Arundhathi Subramaniam in Kavya
Bharati
Jerry Pinto’s debut collection of poems, Asylum
(Allied, 2004) is a book that reminds you that precision
and passion needn’t be mutually exclusive. They
can be complementary, even an inseparable part of the
poetic enterprise.
Pinto’s book tries its hand at several modes and
approaches that engage the reader at various levels.
There is the lively conceit poem, ‘Alphabet Soup’,
as well as a small grove of ‘tree’ poems,
some haiku-like in their elliptical pictorial style:
‘You are not a baobab./ You are a complacent,
middle-class/ Clerk-in-a-sari/ Who would not share her
chestnuts.’ (‘Tree 4). There is the strangely
disquieting prose poem, ‘Sleep’. There is
the narrative poem, ‘Incident at Chira Bazaar’
and the still-life poem, ‘Dadiba’s Matka’
(which reminds you just how animated still-life can
be).

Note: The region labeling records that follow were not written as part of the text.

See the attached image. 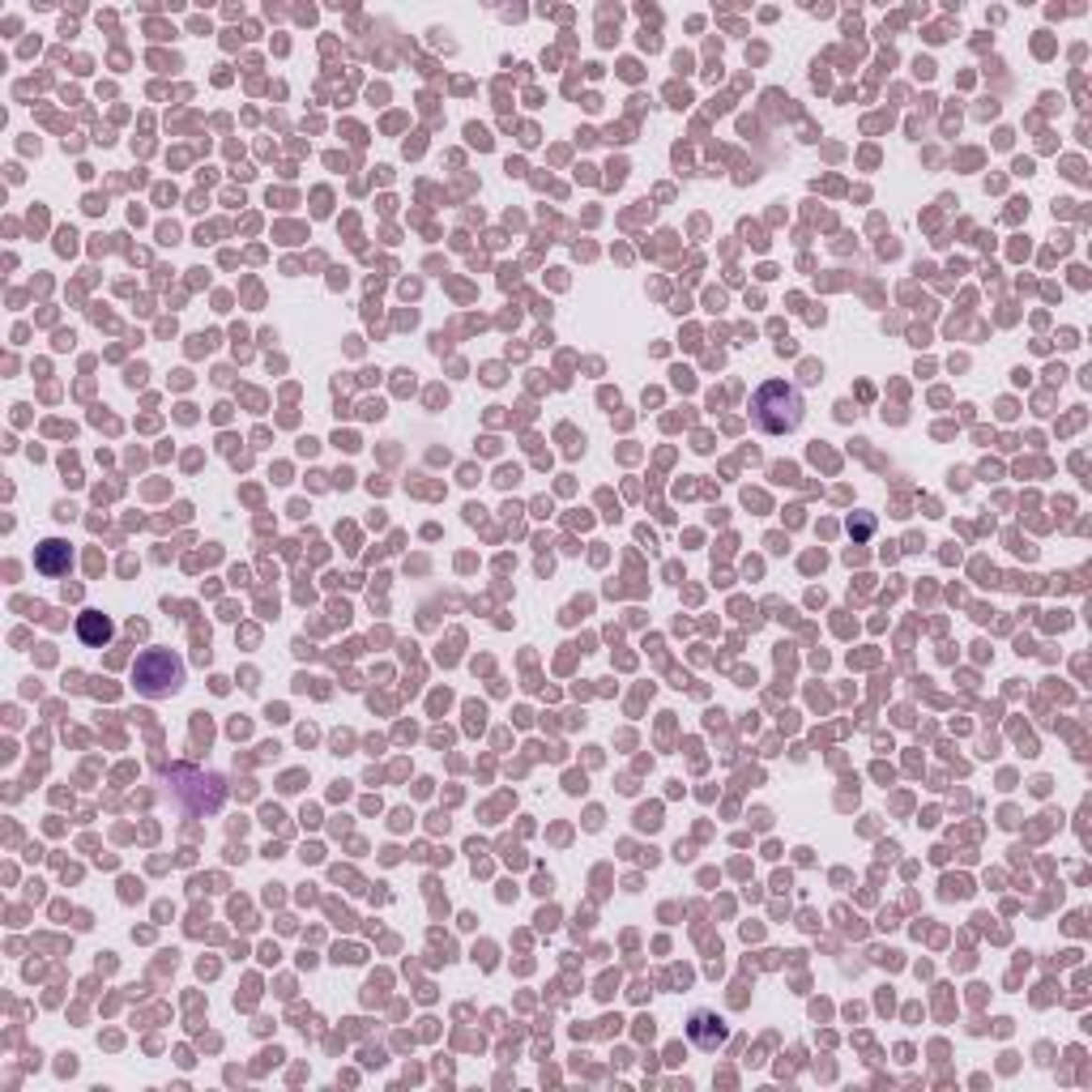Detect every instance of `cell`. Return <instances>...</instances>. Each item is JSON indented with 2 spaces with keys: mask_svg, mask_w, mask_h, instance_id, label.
Wrapping results in <instances>:
<instances>
[{
  "mask_svg": "<svg viewBox=\"0 0 1092 1092\" xmlns=\"http://www.w3.org/2000/svg\"><path fill=\"white\" fill-rule=\"evenodd\" d=\"M751 418H756L759 431L786 435L803 423V398H798V389L786 384V380H769V384L756 393V401H751Z\"/></svg>",
  "mask_w": 1092,
  "mask_h": 1092,
  "instance_id": "6da1fadb",
  "label": "cell"
},
{
  "mask_svg": "<svg viewBox=\"0 0 1092 1092\" xmlns=\"http://www.w3.org/2000/svg\"><path fill=\"white\" fill-rule=\"evenodd\" d=\"M179 683H184V666H179V658H171V653H146V658L137 662V687L149 695V700H163V695L179 692Z\"/></svg>",
  "mask_w": 1092,
  "mask_h": 1092,
  "instance_id": "7a4b0ae2",
  "label": "cell"
},
{
  "mask_svg": "<svg viewBox=\"0 0 1092 1092\" xmlns=\"http://www.w3.org/2000/svg\"><path fill=\"white\" fill-rule=\"evenodd\" d=\"M69 564H73V555H69V542H60V538H47L43 546H39V555H35V568L43 576H65Z\"/></svg>",
  "mask_w": 1092,
  "mask_h": 1092,
  "instance_id": "3957f363",
  "label": "cell"
},
{
  "mask_svg": "<svg viewBox=\"0 0 1092 1092\" xmlns=\"http://www.w3.org/2000/svg\"><path fill=\"white\" fill-rule=\"evenodd\" d=\"M692 1037H695V1046L717 1050L725 1041V1024L717 1016H709V1011H695V1016H692Z\"/></svg>",
  "mask_w": 1092,
  "mask_h": 1092,
  "instance_id": "277c9868",
  "label": "cell"
},
{
  "mask_svg": "<svg viewBox=\"0 0 1092 1092\" xmlns=\"http://www.w3.org/2000/svg\"><path fill=\"white\" fill-rule=\"evenodd\" d=\"M77 632H82V640H86V645H107L116 628H112V619H107V615L90 611V615H82V623H77Z\"/></svg>",
  "mask_w": 1092,
  "mask_h": 1092,
  "instance_id": "5b68a950",
  "label": "cell"
}]
</instances>
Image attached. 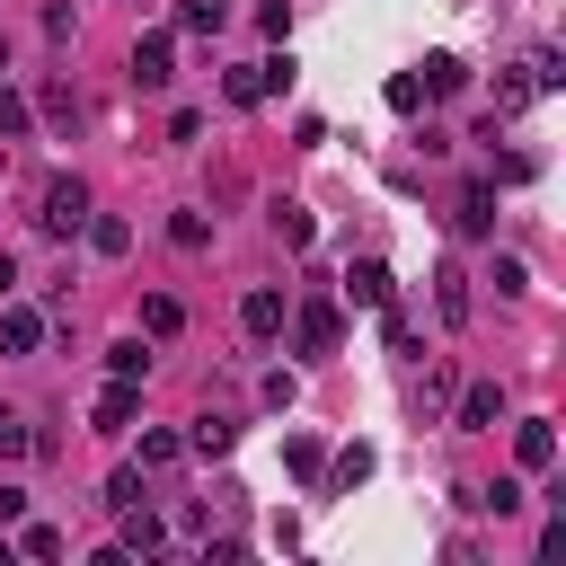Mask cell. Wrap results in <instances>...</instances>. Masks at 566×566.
<instances>
[{
  "label": "cell",
  "mask_w": 566,
  "mask_h": 566,
  "mask_svg": "<svg viewBox=\"0 0 566 566\" xmlns=\"http://www.w3.org/2000/svg\"><path fill=\"white\" fill-rule=\"evenodd\" d=\"M35 221H44V230H80V221H88V186H80V177H53Z\"/></svg>",
  "instance_id": "cell-1"
},
{
  "label": "cell",
  "mask_w": 566,
  "mask_h": 566,
  "mask_svg": "<svg viewBox=\"0 0 566 566\" xmlns=\"http://www.w3.org/2000/svg\"><path fill=\"white\" fill-rule=\"evenodd\" d=\"M133 80H142V88H168V80H177V44H168V35H142V44H133Z\"/></svg>",
  "instance_id": "cell-2"
},
{
  "label": "cell",
  "mask_w": 566,
  "mask_h": 566,
  "mask_svg": "<svg viewBox=\"0 0 566 566\" xmlns=\"http://www.w3.org/2000/svg\"><path fill=\"white\" fill-rule=\"evenodd\" d=\"M88 416H97V433H124V424H133V416H142V389H133V380H106V389H97V407H88Z\"/></svg>",
  "instance_id": "cell-3"
},
{
  "label": "cell",
  "mask_w": 566,
  "mask_h": 566,
  "mask_svg": "<svg viewBox=\"0 0 566 566\" xmlns=\"http://www.w3.org/2000/svg\"><path fill=\"white\" fill-rule=\"evenodd\" d=\"M433 310H442V327H469V274L460 265H433Z\"/></svg>",
  "instance_id": "cell-4"
},
{
  "label": "cell",
  "mask_w": 566,
  "mask_h": 566,
  "mask_svg": "<svg viewBox=\"0 0 566 566\" xmlns=\"http://www.w3.org/2000/svg\"><path fill=\"white\" fill-rule=\"evenodd\" d=\"M0 345H9V354H35V345H44V318H35L27 301H0Z\"/></svg>",
  "instance_id": "cell-5"
},
{
  "label": "cell",
  "mask_w": 566,
  "mask_h": 566,
  "mask_svg": "<svg viewBox=\"0 0 566 566\" xmlns=\"http://www.w3.org/2000/svg\"><path fill=\"white\" fill-rule=\"evenodd\" d=\"M513 460H522V469H548V460H557V424H548V416L513 424Z\"/></svg>",
  "instance_id": "cell-6"
},
{
  "label": "cell",
  "mask_w": 566,
  "mask_h": 566,
  "mask_svg": "<svg viewBox=\"0 0 566 566\" xmlns=\"http://www.w3.org/2000/svg\"><path fill=\"white\" fill-rule=\"evenodd\" d=\"M292 336H301V354H336V310H327V301H310V310L292 318Z\"/></svg>",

There are ironic poems (‘Well, If You’re
A Poet, Write Me A Poem’), and poems of wry self-deprecation:
‘And I know that another body awaits me/ And another,
another./ Each rebellious, different, uncompromising/
Built in with state-of-the-art aches’ (‘At
Thirty’).
There is a poem – my personal favourite -- that
offers a comic-apocalyptic vision in which paper mutinies
against a bewildered humanity, ushering in a terrifying
world: ‘Rivers black with ink/ Bank notes printed
with runes/ Textbooks in lost languages/ And poetry
replaced by Reader’s Digest mailers’ (‘The
Quiet Rebellion of Paper’). Appropriately, images
pervade this vividly dystopic poem thickly, profusely,
and in ‘kamikaze squads’. And yet, the poet
is also capable of restraint and effective understatement
when required, as in ‘For Allan Whom I Never Saw’
(‘Only a baby could be distracted/ From the important
business of dying’) or ‘Rictus’, a
poem about the death of a parent: ‘What flows
out of his body?/ Ordinary dreams and old fables/ A
few riddles, a moral of two, some gaps/ The last fear.’
But the poems that stand out in this collection, to
my mind, are those that grapple with a welter of emotions
– raw, messy, contradictory, unsettling, often
overwhelming. The operative word is ‘grapple’,
for the poet does not resort to the easy options: pat
irony, intellectualism or sentimentality. The result
is poetry that allows itself awkward angles, edges,
jagged pauses, hoarse moments, uneasy alliances between
imagistic spareness and excess. There is a capacity
for vulnerability, for self-implication, an acknowledgement
of a soiled self that finds it difficult to forgive
itself. This is a voice that realises that ‘clerks,
like poets, need to dream’, but then finds it
has to deal with the complex demands attendant on the
decision to be inclusive, on the acceptance of contradiction,
even dysfunction.
And so you have the teacher who longs to tell his students
that he has ‘wanted to ask the same questions’,
and has ‘accepted the same lies’. There
is the lover’s need for resolution: ‘Do
you live in terror of a chance meeting/ A semaphored
recognition, a face jerked away? …I do.’
And there is the need to bridge the emotional impasse
with a parent: ‘I wish I could keep my heart unguilty,
my love fresh/ My thoughts wide-ranging, my eyes new…’
What makes these moments work is the fact that they
are arrived at through a journey – sometimes shared,
sometimes implicit – that is as existential as
it is linguistic. ‘Asylum’ offers
us a voice that is accomplished enough to acknowledge
those areas where accomplishment must be abandoned,
craft surrendered. Pinto’s poetic skill lies in
knowing when to make that surrender.